-- Begin --

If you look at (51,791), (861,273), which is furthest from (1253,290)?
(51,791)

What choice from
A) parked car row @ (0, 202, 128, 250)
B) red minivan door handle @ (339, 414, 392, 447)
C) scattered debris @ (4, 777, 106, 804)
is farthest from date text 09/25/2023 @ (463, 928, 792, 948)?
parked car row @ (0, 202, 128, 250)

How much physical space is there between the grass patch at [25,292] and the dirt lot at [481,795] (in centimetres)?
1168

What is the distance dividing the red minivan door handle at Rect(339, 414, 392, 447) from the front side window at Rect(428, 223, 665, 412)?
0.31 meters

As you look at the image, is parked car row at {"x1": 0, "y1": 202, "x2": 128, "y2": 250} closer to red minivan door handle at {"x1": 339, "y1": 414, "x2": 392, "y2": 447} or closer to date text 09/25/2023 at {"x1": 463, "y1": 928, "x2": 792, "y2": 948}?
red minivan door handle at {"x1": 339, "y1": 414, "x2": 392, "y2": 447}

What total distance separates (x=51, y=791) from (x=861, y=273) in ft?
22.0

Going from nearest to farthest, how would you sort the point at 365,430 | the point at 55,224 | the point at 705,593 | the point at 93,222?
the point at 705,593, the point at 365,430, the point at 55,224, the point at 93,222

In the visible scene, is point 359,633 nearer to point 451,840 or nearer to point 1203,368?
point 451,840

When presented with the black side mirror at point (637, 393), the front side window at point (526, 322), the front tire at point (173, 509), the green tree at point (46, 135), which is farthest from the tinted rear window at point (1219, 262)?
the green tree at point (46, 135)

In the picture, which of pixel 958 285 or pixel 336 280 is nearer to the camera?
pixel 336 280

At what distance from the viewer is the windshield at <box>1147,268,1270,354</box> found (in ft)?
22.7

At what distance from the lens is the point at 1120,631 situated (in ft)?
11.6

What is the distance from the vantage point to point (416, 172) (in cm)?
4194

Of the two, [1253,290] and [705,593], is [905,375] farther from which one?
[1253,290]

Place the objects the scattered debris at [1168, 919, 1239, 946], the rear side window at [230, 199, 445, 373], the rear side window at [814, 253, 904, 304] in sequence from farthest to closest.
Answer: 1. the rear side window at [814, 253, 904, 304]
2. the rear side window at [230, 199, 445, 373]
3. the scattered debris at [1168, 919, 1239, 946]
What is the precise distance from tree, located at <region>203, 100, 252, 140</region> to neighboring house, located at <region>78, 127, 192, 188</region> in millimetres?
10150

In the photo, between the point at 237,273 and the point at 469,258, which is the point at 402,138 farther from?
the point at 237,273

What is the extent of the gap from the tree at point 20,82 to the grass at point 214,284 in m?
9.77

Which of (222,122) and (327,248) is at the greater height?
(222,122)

-- End --

Reproduce only the lines running from the one with "In the visible" through the final line of the listing above, both ends included.

In the visible scene, is point 359,633 nearer to point 451,840 or nearer to point 1203,368?
point 451,840

When presented with the black side mirror at point (637, 393), the front side window at point (526, 322), the front tire at point (173, 509), the green tree at point (46, 135), which is farthest from the tinted rear window at point (1219, 262)?
the green tree at point (46, 135)

In the picture, which of pixel 958 285 or pixel 336 280 is nearer to the camera?
pixel 336 280

At what distance from the viewer is the windshield at <box>1147,268,1270,354</box> found (in ft)?
22.7

At what distance from the lens is the point at 1120,631 situated (in ft)?
11.6

What is the distance from the vantage point to point (416, 172) (in cm)?
4194

Of the two, [1253,290] and [705,593], is [905,375] farther from which one?
[1253,290]

Place the objects the scattered debris at [1168, 919, 1239, 946], the rear side window at [230, 199, 445, 373], the rear side window at [814, 253, 904, 304] in sequence from farthest to closest.
Answer: 1. the rear side window at [814, 253, 904, 304]
2. the rear side window at [230, 199, 445, 373]
3. the scattered debris at [1168, 919, 1239, 946]
What is the precise distance from tree, located at <region>203, 100, 252, 140</region> to neighboring house, located at <region>78, 127, 192, 188</region> in millimetres?
10150

In the photo, between the point at 237,273 and the point at 469,258, which is the point at 402,138 farther from?
the point at 237,273

What is the extent of the gap from the tree at point 20,82 to the grass at point 214,284 in m?
9.77

Which of (222,122) and (327,248) is at the greater height?
(222,122)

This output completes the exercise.